» **Rows from a dataset**
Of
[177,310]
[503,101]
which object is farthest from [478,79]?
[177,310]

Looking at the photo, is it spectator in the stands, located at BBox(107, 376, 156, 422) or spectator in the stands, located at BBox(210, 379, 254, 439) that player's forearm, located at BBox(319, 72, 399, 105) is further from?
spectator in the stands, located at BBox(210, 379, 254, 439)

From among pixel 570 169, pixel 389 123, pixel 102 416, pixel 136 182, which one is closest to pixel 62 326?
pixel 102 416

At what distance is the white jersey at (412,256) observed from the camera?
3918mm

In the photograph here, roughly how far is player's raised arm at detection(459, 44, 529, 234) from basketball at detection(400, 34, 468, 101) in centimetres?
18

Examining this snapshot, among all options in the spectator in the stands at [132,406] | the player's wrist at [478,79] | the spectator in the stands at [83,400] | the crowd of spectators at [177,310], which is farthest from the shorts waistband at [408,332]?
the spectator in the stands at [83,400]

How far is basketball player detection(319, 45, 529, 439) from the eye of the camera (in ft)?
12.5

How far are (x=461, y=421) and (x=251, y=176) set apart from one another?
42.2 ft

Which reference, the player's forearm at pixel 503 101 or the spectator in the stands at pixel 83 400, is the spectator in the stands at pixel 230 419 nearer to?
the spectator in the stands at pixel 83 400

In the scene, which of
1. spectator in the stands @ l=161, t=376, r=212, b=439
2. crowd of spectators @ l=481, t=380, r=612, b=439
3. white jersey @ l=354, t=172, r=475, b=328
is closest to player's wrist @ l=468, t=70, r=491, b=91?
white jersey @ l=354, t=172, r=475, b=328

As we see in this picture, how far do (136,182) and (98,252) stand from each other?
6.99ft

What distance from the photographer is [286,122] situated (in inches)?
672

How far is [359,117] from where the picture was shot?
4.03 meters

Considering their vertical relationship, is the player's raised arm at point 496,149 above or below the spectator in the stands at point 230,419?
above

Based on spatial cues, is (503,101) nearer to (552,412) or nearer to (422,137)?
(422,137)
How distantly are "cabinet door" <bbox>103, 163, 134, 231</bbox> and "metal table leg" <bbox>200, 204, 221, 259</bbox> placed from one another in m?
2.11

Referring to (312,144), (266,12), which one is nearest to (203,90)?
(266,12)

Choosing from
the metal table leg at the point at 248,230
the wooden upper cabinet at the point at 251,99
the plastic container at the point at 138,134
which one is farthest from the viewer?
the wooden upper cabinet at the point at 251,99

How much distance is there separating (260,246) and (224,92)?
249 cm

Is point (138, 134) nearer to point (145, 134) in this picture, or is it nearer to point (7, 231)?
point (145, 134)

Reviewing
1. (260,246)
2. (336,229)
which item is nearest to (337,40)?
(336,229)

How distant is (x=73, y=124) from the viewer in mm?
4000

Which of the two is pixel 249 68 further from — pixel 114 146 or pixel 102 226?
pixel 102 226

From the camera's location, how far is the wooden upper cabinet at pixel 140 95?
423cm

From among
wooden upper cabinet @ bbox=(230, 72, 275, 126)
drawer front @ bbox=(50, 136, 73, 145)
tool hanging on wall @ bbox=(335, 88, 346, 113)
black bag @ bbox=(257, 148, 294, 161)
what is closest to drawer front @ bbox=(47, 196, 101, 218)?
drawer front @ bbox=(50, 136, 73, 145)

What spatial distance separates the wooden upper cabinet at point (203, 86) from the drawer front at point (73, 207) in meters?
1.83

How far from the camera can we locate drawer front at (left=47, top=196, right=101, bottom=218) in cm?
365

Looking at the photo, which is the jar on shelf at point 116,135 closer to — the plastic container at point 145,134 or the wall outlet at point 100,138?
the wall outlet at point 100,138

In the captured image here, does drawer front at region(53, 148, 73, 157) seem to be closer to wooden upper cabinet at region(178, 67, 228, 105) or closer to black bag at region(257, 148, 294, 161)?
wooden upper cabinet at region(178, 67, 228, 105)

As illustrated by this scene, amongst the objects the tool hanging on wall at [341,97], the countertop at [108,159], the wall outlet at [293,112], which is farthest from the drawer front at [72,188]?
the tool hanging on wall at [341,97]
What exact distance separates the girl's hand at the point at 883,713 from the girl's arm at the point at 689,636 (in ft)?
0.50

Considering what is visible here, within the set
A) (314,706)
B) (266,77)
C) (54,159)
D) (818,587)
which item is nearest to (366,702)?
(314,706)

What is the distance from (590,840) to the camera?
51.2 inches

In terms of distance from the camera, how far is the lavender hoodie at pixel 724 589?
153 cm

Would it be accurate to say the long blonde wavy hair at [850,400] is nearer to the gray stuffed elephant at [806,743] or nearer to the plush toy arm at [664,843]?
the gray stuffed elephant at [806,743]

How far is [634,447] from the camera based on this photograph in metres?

» **What you need to do**
Copy out word for word every line of the records from the one containing "In terms of" through the end of the records, including both of those lines.

» **Answer to this problem**
In terms of distance from the camera, how far is the lavender hoodie at pixel 724 589?
153 cm

Would it be accurate to say the long blonde wavy hair at [850,400] is nearer to the gray stuffed elephant at [806,743] or nearer to the plush toy arm at [664,843]?
the gray stuffed elephant at [806,743]

How far is [634,447] from the camera based on this photograph in metres?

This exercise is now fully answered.